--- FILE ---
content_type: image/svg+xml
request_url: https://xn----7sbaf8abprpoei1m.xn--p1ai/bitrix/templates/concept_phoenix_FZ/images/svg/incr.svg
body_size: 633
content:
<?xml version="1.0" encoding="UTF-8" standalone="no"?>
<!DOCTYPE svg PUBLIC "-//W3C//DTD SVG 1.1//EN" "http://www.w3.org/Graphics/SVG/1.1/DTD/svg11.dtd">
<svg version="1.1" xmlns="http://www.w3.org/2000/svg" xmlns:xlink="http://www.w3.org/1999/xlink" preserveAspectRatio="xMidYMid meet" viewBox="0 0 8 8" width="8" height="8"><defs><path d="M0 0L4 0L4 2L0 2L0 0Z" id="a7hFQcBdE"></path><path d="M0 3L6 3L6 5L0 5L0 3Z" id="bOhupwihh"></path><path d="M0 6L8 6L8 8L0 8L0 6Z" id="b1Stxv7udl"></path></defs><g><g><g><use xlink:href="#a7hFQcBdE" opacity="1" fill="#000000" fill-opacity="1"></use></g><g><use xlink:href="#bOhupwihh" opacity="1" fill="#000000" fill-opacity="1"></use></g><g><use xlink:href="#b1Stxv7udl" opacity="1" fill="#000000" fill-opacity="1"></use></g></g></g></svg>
········
--- TASK DETAILS ---
Search the entries above for "version". Show every line that has it.

--- ANSWER BOX ---
<?xml version="1.0" encoding="UTF-8" standalone="no"?>
<svg version="1.1" xmlns="http://www.w3.org/2000/svg" xmlns:xlink="http://www.w3.org/1999/xlink" preserveAspectRatio="xMidYMid meet" viewBox="0 0 8 8" width="8" height="8"><defs><path d="M0 0L4 0L4 2L0 2L0 0Z" id="a7hFQcBdE"></path><path d="M0 3L6 3L6 5L0 5L0 3Z" id="bOhupwihh"></path><path d="M0 6L8 6L8 8L0 8L0 6Z" id="b1Stxv7udl"></path></defs><g><g><g><use xlink:href="#a7hFQcBdE" opacity="1" fill="#000000" fill-opacity="1"></use></g><g><use xlink:href="#bOhupwihh" opacity="1" fill="#000000" fill-opacity="1"></use></g><g><use xlink:href="#b1Stxv7udl" opacity="1" fill="#000000" fill-opacity="1"></use></g></g></g></svg>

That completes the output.